Friday, July 10, 2009

Phosphates



Here's another thing which has basically disappeared in this country: privately owned drugstores. These little shops used to be social centers of their own right, even containing a little eat-or-drink-in spot: the soda bar. Soda bars were eventually replaced by full-on lunch counters, which in turn were replaced by your favorite greasy fast-food joint. Basically folks didn't want to have to park their cars in the busy city districts, opting for the easier, built-in parking allotted to the newer, more surburban restaurants.

Drug stores changed as well, becoming like miniature Wal-Marts in their own right. You can still buy soda and snacks, but there's no more community center.



The above image is from a drugstore in Damariscotta, Maine, the small town in which my brother was born. Since Maine has towns that endeavor aggressively to keep their small businesses, little drugstores like this still survive. This one still has its original soda bar, and still sells soda and ice cream there. When I was growing up in Boothbay Harbor, we had three small drugstores: Brooks, Downeast Pharmacy and one more that's slipped my mind. Downeast Pharmacy had its bar in the back, but I can't remember in my old age how functional it was.

But Downeast had a lot of character. I would go there and sit in the back reading Mad Magazine, other times walking down from my house to rent a tape to watch. Sometime after I moved from Maine, the inhabitants of Boothbay (quite surprisingly) allowed a Rite-Aid to take up residence just out of town. Now Brooks is gone and Downeast Pharmacy is an antique store.



I've already mentioned Robertson's Drugstore in Searcy, now home to Quattlebaum's Music. But the rival drugstore Stott's, immediately to the right of Robertson's and visible in the above picture (then Bramlett's Cafe), is still in business. They are still a drugstore, but sell a lot of other bizarre things as well, as most existing private drugstores do. I've been in there and looked for remains of a soda counter, but found nothing. Most traces of antiquities are gone from Stott's, besides the various old trinkets lining the tops of the shelves and the 90 cent glass bottles of Coke available from an old vending machine at the front of the store.

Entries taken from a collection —
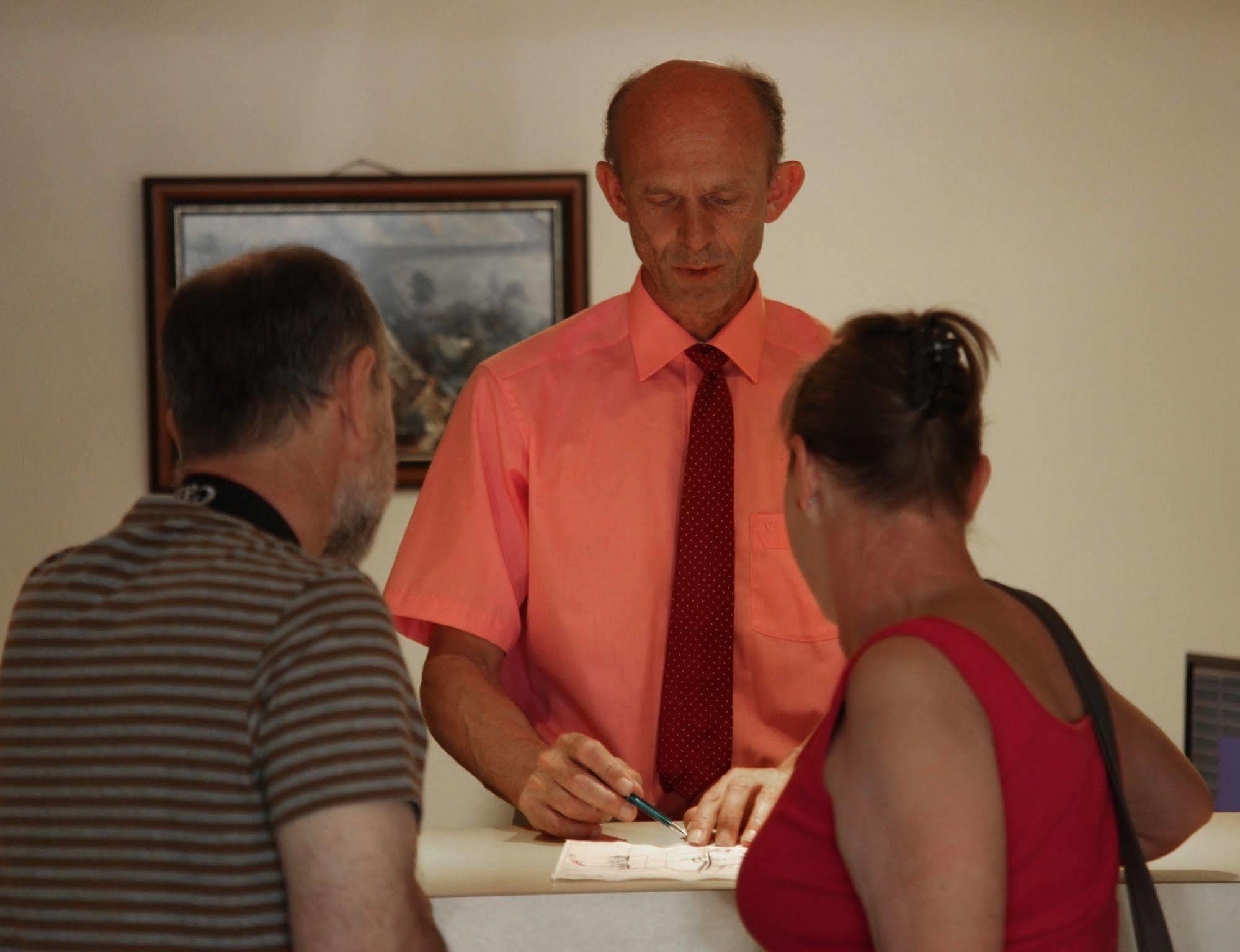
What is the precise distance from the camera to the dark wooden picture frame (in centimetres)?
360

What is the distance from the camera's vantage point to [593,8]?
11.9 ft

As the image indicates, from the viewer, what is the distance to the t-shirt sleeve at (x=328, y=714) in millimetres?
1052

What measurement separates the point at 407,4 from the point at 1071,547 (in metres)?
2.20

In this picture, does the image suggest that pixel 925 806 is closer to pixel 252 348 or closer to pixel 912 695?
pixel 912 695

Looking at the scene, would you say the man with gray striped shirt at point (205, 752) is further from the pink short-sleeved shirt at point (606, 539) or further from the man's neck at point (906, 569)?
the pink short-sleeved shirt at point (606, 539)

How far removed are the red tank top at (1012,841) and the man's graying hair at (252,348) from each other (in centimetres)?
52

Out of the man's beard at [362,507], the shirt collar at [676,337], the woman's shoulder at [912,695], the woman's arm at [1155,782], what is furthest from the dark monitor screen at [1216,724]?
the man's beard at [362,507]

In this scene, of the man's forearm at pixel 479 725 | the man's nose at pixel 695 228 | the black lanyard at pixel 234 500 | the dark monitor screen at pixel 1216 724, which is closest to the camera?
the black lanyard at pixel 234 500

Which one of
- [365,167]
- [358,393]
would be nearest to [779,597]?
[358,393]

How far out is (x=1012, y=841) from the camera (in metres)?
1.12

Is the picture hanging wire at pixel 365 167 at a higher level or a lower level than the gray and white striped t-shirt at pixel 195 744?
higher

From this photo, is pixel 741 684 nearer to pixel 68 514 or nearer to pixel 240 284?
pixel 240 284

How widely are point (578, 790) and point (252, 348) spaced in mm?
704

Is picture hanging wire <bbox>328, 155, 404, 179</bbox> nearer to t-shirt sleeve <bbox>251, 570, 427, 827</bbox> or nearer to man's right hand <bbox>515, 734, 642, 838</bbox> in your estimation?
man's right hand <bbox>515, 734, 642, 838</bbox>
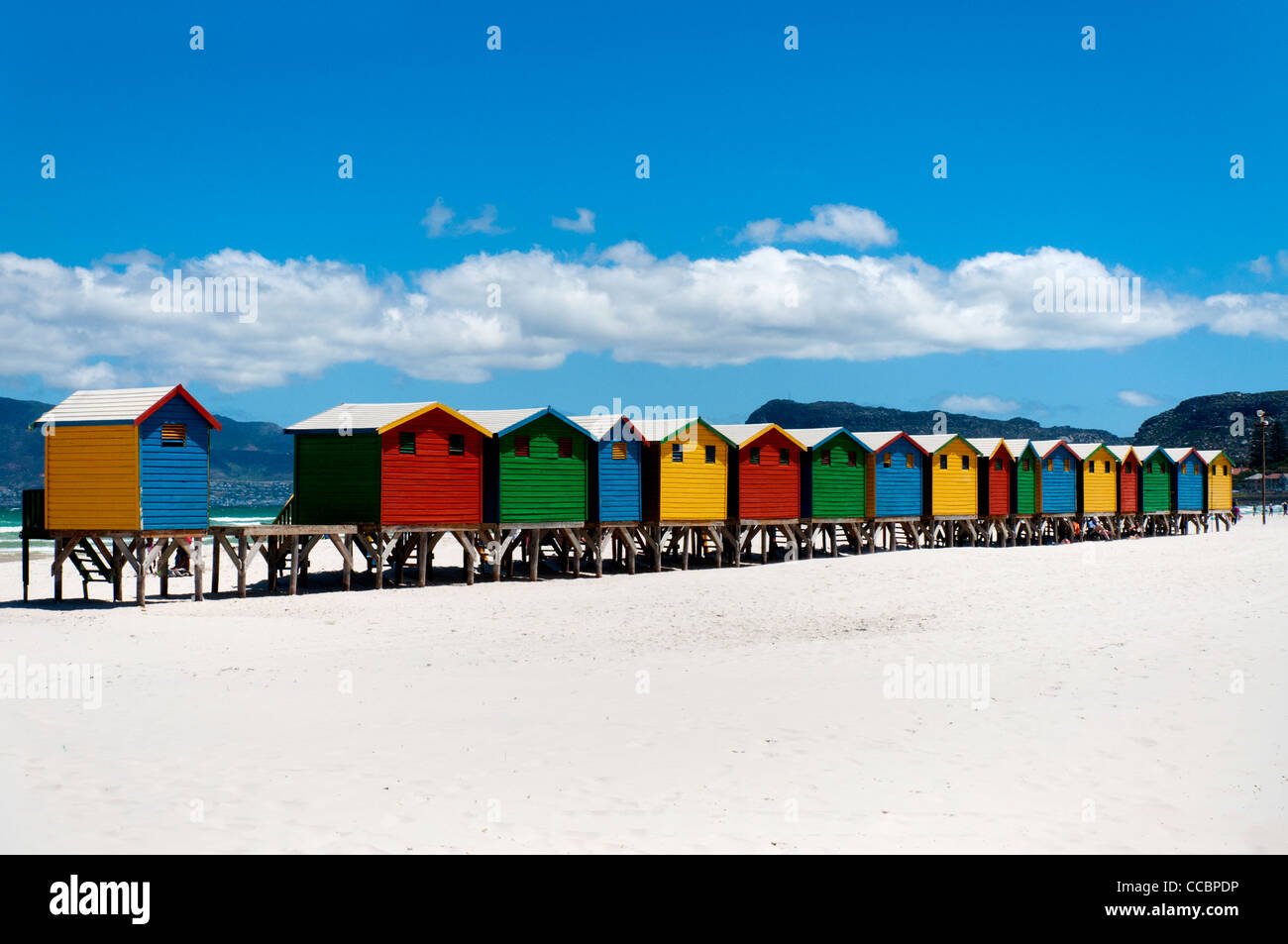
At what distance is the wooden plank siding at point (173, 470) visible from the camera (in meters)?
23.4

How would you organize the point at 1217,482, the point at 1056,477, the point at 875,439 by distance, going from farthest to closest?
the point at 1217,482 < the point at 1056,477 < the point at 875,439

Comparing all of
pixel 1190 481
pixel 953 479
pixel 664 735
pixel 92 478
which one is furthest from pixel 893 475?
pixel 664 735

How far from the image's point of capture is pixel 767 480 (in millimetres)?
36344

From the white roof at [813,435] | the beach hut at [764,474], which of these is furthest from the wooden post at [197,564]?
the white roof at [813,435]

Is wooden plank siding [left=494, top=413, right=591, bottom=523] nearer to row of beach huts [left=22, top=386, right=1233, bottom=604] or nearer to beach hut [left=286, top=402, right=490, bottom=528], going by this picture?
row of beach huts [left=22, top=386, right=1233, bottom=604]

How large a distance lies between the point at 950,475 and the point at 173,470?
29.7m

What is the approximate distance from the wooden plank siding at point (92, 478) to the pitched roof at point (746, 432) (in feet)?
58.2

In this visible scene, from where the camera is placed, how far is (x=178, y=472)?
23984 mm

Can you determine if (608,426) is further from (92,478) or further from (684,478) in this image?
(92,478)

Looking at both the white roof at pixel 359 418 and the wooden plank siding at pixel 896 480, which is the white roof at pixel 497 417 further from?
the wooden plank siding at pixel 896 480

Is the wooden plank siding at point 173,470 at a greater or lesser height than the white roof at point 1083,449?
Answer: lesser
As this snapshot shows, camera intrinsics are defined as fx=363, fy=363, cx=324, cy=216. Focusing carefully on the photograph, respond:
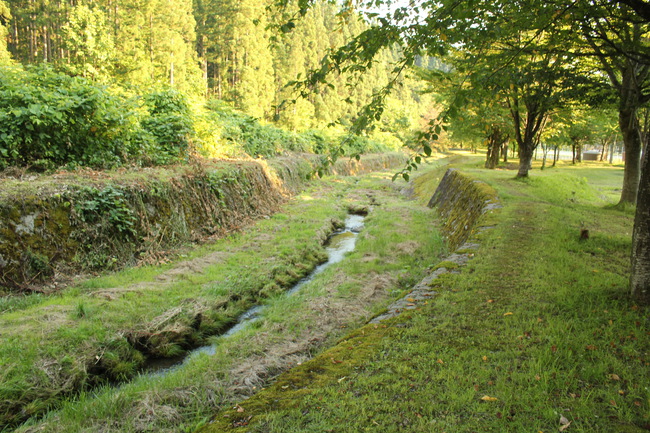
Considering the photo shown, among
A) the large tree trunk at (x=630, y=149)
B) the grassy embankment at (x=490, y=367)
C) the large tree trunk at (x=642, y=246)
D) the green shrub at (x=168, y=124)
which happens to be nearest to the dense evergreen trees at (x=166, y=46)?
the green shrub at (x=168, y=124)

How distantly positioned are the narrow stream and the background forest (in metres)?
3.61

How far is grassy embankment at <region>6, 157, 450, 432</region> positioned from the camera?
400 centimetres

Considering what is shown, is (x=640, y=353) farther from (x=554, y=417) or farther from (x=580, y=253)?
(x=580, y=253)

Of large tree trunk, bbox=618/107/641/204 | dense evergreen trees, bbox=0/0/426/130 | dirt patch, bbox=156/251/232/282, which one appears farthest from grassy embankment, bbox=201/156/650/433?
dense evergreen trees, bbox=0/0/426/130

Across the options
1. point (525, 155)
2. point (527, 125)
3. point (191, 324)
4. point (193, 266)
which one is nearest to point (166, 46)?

STUDY QUESTIONS —
1. Summarize the drugstore post in two sentences.
2. Copy the drugstore post word for word from "I've already mentioned" to "of the store.".

OUTPUTS IN ORDER —
1. Privately owned drugstores, once social centers with their own soda bars, have basically disappeared, and drugstores have become like miniature Wal-Marts with no community center. A few small ones survive, such as one in Damariscotta, Maine, that still has its original soda bar and Stott's in Searcy, though Downeast Pharmacy in Boothbay Harbor is now an antique store.

2.
I've already mentioned Robertson's Drugstore in Searcy, now home to Quattlebaum's Music. But the rival drugstore Stott's, immediately to the right of Robertson's and visible in the above picture (then Bramlett's Cafe), is still in business. They are still a drugstore, but sell a lot of other bizarre things as well, as most existing private drugstores do. I've been in there and looked for remains of a soda counter, but found nothing. Most traces of antiquities are gone from Stott's, besides the various old trinkets lining the tops of the shelves and the 90 cent glass bottles of Coke available from an old vending machine at the front of the store.